(Questions to answer):
[1] Using the forum thread about Vivaldi on FreeBSD below, decide whether each statement agrees with it. Answer yes or no and quote the deciding words. (a) The Vivaldi page told the poster that Vivaldi does not currently support BSD systems. (b) drhowarddrfine says Firefox integrates better with Google services than Chromium does. (c) drhowarddrfine's web development work often called for testing in Opera.
[2] In one to three sentences, explain why Phillipe Knopp is looking for a browser other than Chromium, according to the forum thread about Vivaldi on FreeBSD.
[3] Please carry on the forum thread about Vivaldi on FreeBSD from the point where it stops.

(Exercise passage):

# Having Vivaldi browser in FreeBSD ? why not ?



## Phillipe Knopp (Jan 24, 2017)

Hey guys, first of all I am pretty novice here so feel free to warn me I am talking shit, I just want to "get involved" with FreeBSD.

Look, I've been having some (serious) trouble w/ Chromium, it crashes its ass off, it's impossible having Chromium for workstation, as I have already discussed that issue (in google plus communities) and some guys warned this buggy chromium "feature" has no guarantee to have an end I bumped into a (maybe) workaroud for this few-options-when-it-comes-to-webbrowsers headache.

In G+ official Vivaldi page I wrote the following to the guys:

*"Guys from Vivaldi, does Vivaldi support its use on BSD systems ? 
I run GhostBSD (which is made on top of FreeBSD) and want to run Vivaldi also, is it possible ?"*

And got the reply:

Vivaldi Browser
*Not at the moment, we've chatting with some FreeBSD users if they are interested in supporting Vivaldi for that distro. If you are please drop us a line via support@vivaldi.com *

So guys, I float that idea, wouldn't it be nice having a modern and fully-featured web browser like Vivaldi in our userland ?

Feel free to speak out.


----------



## drhowarddrfine (Jan 24, 2017)

Well, sure. Why not? Chromium would be my browser of choice but it's gotten too big for our maintainer to stay on top of but I like its integration with Google services. Firefox is great but doesn't integrate as well with Google services. Vivaldi won't integrate as well either but maybe it can gain by being smaller and faster.

I wouldn't want to discourage someone from doing this but, even as a web developer, we had little reason to test for Opera cause it saw no usage (for our clients).

So my perspective is only as one who likes integration to the services I use and, right now, that's Google stuff and that's the competition Vivaldi would face.


----------



## Phillipe Knopp (Jan 24, 2017)

drhowarddrfine said:


> Well, sure. Why not? Chromium would be my browser of choice but it's gotten too big for our maintainer to stay on top of but I like it's integration with Google services. Firefox is great but doesn't integrate as well with Google services. Vivaldi won't integrate as well either but maybe it can gain by being smaller and faster.

(Dataset excerpt):

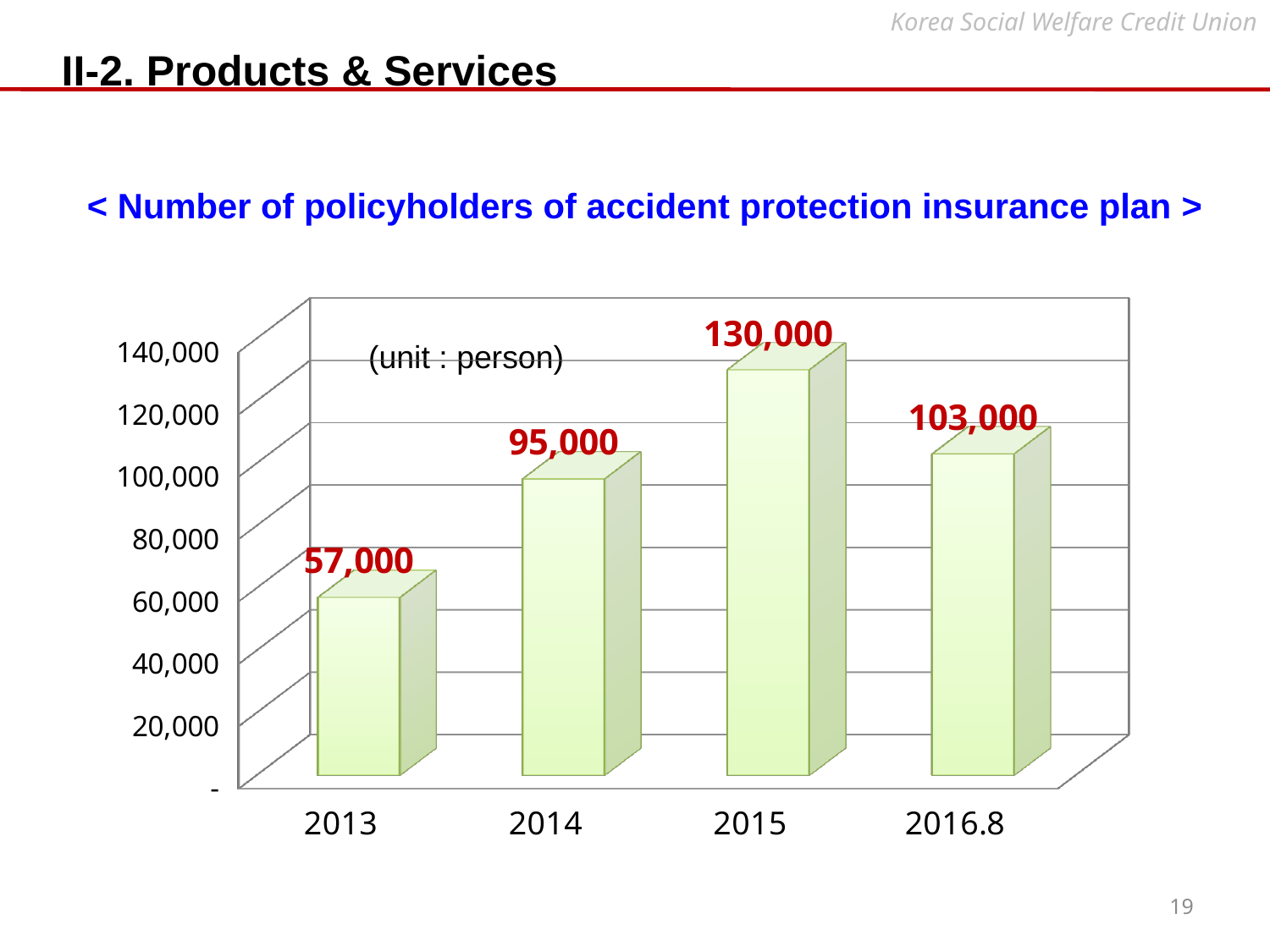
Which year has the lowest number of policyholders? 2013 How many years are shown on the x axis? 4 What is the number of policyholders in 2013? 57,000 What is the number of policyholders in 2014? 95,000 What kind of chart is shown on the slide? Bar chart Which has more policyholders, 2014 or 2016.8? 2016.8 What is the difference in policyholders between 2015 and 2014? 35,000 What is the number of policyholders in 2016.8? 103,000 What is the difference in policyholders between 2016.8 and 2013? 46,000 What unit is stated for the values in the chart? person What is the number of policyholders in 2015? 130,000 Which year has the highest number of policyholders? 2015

(Per-task outputs):
[1]
(a) Yes: "Not at the moment"
(b) No: "Firefox is great but doesn't integrate as well with Google services."
(c) No: "we had little reason to test for Opera cause it saw no usage (for our clients)."

[2] Chromium crashes so badly that he finds it impossible to use on a workstation. Others also warned him there is no guarantee this buggy behavior will ever end.

[3]
> 
> I wouldn't want to discourage someone from doing this but, even as a web developer, we had little reason to test for Opera cause it saw no usage (for our clients).
> 
> So my perspective is only as one who likes integration to the services I use and, right now, that's Google stuff and that's the competition Vivaldi would face.


Look, I discussed the Chromium issue in depth w/ guys in G+, it seems we have a wall preventing us from having chrome/chromium(properly working) in FreeBSD (I even suggested implore Chromium devs for some support in FreeBSD) IDK the relationship between top FreeBSD developers and Google so I cannot give opinion in this matter.

As for "integration with Google services" it's the key factor, I also use Chrome in Linux because this integration, I got a bit frustrated when I found out Chromium is a headache in FreeBSD, like you Chrome is the browser of choice for me too.

Sometimes we have to focus our eyes in a different option, Vivaldi is great, I've been testing it on Linux, having Vivaldi in FreeBSD would only add to us and to FreeBSD project in general.


----------



## drhowarddrfine (Jan 25, 2017)

Phillipe Knopp said:


> it seems we have a wall preventing us from having chrome/chromium(properly working)


That wall might only be a hardware issue. Recently, the maintainer talked about the build for Chromium extended beyond the 32GB of his machine making it difficult or impossible for him to fix some major, recent problems. I am surprised no one has offered to buy or lend him a new machine but it's greatly disturbing to me that a single piece of software is so large.


----------



## roddierod (Jan 25, 2017)

I use Vivaldi daily at work on my Windows machine and would welcome it on FreeBSD. But the fact that the Vivaldi people replies "that distro" doesn't look promising...but I'll them and email anyway.


----------



## Phillipe Knopp (Jan 25, 2017)

drhowarddrfine said:


> ...it's greatly disturbing to me that a single piece of software is so large.


I quite agree, even though I do like Chrome a lot it makes me wonder the monopoly Google is taking in its hands; as for Chrome being really big, I don't
know whether you have noticed, Google is turning Chrome into a O.S., it's no more simply a web browser, and there's a trend of Chrome to become even bigger, it won't decrease only increase.

So we have one more reason to adopt/support a new, modern and fully-featured web browser like Vivaldi, we get out from that Google services monopoly.


----------



## Phillipe Knopp (Jan 25, 2017)

roddierod said:


> But the fact that the Vivaldi people replies "that distro" doesn't look promising...but I'll them and email anyway.


Sometimes we get wrong in our words, everyone know FreeBSD is no Linux, maybe because he's talking about a FOSS O.S. he is used to using that word (distro) since 95% of the talk about FOSS O.S.'s is about Linux.


----------



## xmj (Jun 6, 2017)

By now this is actively being worked upon


----------



## Beastie (Jun 6, 2017)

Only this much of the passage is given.